En tanto Lula (76 años), en su sexta campaña presidencial, puesto a operar desde el centro de la escena (no la abandonó ni aun preso) se recostó en un ex opositor, Gerardo Alckmin (69 años), ex gobernador de San Pablo, con quien disputó un recordado balotaje en 2006. Juntos deberán surfear tormentas que aún pueden perseguirlos, desde amenazas a su seguridad (Lula habló en actos con chaleco antibalas) hasta cuestiones con la Justicia, y se ofrecen a la audiencia como una dupla muy experimentada, con terminales en sectores muy diversos (la centroizquierda el expresidente, la centroderecha Alckmin, casi como podría haber sido la fórmula que imaginó Perón, cuando regresó en 1972, con Ricardo Balbín). Liderarán un elenco que anhela oficiar de recambio generacional.
El principal fantasma, en la actualidad, es la violencia política. Acaba de morir el tesorero del PT en Foz de Iguazú, a manos de un agente penitenciario partidario de Bolsonaro (recordemos que éste sufrió un ataque personal en 2018). Este tipo de episodios (214 en lo que va del año) creció 23% respecto del último año electoral (2020); y puede trascender las muertes o lesiones, proyectándose en variadas formas. Una de ellas, frustrar total o parcialmente la elección misma (sabotajes).
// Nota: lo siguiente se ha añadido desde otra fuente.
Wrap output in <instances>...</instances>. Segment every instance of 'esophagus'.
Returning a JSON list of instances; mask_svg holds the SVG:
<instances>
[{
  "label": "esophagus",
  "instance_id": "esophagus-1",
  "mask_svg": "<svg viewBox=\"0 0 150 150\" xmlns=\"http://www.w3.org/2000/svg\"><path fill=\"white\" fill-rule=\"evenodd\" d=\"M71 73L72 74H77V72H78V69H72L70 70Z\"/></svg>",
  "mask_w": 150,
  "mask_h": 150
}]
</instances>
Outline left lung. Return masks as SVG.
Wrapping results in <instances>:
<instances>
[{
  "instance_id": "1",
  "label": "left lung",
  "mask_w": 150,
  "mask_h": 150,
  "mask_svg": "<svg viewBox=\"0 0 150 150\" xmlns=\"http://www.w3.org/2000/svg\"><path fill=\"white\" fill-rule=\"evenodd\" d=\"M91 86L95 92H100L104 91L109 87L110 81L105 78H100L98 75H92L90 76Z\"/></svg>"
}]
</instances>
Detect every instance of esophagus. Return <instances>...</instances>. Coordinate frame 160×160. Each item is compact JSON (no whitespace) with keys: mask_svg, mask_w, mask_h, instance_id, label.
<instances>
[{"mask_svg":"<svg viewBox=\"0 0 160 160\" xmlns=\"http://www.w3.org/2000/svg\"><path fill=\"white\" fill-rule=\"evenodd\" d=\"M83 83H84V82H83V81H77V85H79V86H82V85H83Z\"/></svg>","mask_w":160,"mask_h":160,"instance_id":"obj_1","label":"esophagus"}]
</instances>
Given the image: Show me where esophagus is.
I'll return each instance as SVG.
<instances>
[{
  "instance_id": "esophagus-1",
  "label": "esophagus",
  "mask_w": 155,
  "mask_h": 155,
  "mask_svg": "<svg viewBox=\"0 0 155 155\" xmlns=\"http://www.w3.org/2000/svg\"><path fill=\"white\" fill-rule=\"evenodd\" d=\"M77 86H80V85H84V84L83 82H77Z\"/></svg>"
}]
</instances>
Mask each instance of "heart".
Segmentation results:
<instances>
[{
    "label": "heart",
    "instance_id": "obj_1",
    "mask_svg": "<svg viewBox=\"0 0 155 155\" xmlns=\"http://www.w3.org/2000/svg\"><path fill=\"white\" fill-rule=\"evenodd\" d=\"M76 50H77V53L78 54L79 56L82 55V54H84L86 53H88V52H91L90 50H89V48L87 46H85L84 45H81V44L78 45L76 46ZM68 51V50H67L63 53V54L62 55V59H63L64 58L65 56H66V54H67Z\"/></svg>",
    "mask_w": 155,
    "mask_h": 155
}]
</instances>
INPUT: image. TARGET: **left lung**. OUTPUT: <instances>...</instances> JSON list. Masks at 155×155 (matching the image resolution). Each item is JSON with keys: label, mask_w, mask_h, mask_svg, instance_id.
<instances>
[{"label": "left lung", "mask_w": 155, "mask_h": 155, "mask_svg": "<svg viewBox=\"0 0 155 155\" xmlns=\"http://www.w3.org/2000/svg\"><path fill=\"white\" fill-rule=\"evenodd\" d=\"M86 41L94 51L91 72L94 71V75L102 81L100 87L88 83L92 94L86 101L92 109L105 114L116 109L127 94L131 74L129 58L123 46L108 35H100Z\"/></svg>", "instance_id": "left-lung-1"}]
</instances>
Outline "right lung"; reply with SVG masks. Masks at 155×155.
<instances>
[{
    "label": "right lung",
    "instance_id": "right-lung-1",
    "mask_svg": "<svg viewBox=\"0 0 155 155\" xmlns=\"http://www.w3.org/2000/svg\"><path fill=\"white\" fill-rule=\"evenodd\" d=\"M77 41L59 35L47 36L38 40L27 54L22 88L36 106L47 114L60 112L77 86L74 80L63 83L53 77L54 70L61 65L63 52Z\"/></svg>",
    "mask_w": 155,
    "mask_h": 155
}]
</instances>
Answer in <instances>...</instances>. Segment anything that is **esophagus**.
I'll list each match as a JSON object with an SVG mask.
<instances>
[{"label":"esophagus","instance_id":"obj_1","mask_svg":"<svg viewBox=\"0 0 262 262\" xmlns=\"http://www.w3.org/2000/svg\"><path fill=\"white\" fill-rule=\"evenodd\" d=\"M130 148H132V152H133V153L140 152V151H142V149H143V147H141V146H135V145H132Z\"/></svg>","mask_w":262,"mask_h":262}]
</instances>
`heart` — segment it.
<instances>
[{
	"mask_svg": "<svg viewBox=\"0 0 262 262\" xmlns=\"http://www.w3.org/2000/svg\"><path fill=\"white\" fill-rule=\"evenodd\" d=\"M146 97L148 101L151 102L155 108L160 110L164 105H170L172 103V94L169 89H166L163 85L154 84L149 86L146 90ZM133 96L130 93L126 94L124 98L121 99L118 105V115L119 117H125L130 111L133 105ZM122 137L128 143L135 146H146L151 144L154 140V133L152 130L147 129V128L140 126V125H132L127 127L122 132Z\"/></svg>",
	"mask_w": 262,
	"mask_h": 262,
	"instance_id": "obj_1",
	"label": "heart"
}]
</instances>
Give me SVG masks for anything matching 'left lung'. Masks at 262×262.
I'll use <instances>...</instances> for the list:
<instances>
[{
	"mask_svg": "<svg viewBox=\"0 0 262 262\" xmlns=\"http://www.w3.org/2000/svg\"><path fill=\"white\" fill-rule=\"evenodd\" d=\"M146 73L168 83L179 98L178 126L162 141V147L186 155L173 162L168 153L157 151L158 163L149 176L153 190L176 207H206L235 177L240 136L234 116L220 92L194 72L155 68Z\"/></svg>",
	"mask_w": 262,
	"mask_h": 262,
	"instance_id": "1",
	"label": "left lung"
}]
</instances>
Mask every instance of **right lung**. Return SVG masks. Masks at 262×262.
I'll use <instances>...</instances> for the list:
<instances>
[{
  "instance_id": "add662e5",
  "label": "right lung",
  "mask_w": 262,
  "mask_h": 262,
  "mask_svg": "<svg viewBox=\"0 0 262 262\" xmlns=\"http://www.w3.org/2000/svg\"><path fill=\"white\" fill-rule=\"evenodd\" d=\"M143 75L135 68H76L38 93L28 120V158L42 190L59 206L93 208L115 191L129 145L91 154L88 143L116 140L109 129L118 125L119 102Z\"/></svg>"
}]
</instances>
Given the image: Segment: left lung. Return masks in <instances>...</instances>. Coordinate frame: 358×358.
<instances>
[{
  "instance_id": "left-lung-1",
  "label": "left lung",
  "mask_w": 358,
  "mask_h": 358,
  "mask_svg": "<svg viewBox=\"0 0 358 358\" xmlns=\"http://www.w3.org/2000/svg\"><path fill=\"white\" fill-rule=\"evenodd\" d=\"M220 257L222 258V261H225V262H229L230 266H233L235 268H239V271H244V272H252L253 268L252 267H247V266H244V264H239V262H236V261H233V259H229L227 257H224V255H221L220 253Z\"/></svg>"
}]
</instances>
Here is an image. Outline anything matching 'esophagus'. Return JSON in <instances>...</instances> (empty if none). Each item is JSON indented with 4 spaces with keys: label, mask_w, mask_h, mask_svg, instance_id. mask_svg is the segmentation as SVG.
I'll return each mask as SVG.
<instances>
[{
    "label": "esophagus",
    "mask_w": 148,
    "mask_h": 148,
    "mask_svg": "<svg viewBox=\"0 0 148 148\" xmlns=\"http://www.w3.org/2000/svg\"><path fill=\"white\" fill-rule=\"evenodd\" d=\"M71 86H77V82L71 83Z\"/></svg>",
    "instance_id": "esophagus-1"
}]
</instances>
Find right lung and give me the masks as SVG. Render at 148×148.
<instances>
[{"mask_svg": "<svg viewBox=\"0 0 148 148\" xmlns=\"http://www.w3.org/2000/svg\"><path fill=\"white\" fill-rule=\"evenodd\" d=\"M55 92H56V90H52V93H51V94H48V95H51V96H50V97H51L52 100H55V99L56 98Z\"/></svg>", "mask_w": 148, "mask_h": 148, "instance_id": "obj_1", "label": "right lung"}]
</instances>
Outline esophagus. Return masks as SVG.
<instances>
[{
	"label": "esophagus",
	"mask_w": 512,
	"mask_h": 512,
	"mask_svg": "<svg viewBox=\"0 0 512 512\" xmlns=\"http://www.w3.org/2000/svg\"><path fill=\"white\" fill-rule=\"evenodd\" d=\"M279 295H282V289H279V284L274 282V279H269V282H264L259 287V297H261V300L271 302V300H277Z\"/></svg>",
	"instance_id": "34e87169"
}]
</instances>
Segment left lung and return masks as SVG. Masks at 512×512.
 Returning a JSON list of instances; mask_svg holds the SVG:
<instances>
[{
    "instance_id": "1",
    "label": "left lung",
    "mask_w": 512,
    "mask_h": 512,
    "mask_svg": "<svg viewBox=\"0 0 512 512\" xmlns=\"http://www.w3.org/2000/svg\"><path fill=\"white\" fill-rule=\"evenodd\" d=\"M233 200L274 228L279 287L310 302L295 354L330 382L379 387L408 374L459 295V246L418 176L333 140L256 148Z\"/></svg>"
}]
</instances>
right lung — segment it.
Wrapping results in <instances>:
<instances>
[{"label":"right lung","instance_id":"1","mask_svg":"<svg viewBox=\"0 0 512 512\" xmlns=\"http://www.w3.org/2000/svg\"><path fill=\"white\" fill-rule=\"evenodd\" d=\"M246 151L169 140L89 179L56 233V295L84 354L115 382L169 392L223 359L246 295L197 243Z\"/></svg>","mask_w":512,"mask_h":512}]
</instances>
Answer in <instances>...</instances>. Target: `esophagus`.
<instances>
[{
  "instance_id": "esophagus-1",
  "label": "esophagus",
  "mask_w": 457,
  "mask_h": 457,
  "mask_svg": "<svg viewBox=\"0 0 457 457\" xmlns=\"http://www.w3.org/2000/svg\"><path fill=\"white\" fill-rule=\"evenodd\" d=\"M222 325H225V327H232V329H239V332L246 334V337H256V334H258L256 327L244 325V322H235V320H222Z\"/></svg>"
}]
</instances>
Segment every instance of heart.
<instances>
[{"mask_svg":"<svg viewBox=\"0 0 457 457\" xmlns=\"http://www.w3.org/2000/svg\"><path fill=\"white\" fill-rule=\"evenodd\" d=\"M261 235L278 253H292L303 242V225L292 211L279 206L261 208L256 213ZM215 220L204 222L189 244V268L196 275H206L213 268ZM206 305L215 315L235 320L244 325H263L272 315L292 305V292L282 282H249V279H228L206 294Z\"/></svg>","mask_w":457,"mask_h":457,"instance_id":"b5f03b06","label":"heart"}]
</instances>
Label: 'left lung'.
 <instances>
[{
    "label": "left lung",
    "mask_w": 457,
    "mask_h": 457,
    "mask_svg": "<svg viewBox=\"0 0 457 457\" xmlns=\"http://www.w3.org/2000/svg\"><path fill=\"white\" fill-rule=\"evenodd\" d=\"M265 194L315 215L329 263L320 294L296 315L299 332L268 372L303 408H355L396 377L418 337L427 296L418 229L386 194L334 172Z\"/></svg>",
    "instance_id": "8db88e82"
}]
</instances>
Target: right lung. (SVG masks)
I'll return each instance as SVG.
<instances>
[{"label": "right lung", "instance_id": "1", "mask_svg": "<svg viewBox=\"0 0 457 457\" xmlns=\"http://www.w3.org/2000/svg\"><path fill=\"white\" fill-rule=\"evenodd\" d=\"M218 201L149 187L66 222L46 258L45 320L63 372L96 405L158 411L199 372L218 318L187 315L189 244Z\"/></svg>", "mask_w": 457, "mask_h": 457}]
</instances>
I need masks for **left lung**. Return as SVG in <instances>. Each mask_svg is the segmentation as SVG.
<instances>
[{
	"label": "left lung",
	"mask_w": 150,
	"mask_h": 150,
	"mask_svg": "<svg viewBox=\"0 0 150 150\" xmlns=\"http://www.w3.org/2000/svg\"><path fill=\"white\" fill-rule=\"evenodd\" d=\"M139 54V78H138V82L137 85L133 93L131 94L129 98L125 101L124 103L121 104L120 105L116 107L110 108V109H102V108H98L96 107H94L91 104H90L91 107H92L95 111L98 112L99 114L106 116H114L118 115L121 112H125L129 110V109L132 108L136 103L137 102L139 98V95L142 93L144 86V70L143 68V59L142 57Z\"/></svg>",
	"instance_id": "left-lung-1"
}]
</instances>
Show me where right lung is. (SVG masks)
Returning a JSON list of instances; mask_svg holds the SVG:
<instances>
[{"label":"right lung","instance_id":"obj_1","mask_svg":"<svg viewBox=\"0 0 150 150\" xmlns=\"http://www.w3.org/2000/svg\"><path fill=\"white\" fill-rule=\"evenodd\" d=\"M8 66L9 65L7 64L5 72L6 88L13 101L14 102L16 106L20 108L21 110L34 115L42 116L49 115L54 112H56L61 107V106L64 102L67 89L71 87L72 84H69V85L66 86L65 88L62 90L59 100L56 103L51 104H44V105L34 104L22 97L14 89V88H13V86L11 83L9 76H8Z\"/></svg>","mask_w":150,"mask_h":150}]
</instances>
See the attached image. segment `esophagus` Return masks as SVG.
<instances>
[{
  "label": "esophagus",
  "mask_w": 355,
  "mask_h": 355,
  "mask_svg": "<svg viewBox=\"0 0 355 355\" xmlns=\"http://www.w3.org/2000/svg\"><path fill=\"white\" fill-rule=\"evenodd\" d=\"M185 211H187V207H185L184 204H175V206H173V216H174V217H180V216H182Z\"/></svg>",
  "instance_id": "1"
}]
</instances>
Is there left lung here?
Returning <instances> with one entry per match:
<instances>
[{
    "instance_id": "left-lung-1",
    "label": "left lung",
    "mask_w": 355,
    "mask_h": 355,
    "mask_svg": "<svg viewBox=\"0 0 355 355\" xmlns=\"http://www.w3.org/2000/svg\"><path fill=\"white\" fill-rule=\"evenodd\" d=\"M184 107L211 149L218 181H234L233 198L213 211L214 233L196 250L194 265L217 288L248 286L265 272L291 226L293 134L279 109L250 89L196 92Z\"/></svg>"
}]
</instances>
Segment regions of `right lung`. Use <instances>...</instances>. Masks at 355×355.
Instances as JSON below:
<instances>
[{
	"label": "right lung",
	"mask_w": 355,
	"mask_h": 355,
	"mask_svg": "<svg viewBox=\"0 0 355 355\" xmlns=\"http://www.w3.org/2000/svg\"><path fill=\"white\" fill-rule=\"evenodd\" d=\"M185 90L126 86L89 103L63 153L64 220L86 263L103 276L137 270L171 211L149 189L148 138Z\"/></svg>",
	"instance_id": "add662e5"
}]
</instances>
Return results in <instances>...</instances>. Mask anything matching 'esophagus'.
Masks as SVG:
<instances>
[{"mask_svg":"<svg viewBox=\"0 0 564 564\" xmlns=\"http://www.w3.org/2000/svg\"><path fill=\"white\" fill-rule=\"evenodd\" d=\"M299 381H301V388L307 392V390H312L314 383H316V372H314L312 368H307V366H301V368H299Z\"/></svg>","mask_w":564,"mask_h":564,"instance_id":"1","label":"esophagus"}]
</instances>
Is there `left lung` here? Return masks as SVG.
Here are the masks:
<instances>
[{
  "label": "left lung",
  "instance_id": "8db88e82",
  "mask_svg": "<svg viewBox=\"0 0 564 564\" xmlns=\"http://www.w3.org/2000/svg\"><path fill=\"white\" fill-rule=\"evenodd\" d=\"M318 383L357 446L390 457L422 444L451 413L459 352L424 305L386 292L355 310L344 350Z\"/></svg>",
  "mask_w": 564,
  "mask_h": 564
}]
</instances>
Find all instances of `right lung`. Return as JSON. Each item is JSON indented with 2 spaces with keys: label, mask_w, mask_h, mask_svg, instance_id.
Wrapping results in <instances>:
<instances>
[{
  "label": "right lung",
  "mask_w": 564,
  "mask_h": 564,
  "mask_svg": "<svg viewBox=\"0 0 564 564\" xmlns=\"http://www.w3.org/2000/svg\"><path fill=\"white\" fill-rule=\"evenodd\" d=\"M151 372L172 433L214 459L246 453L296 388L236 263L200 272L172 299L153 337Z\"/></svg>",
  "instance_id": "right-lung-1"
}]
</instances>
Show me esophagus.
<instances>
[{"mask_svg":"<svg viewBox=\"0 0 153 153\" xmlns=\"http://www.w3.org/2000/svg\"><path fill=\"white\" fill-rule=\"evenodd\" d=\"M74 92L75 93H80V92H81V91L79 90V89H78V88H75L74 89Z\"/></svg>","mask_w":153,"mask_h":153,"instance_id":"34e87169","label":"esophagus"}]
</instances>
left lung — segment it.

Confiamos en que el prestigio internacional del Brasil democrático y la ascendencia de las instituciones constitucionales hacia su interior permitan una nueva elección exitosa en el país hermano, conformando un sistema infranqueable. El continente los necesita -la nación, su sistema y sus líderes oficialistas u opositores- más sanos y fuertes que nunca.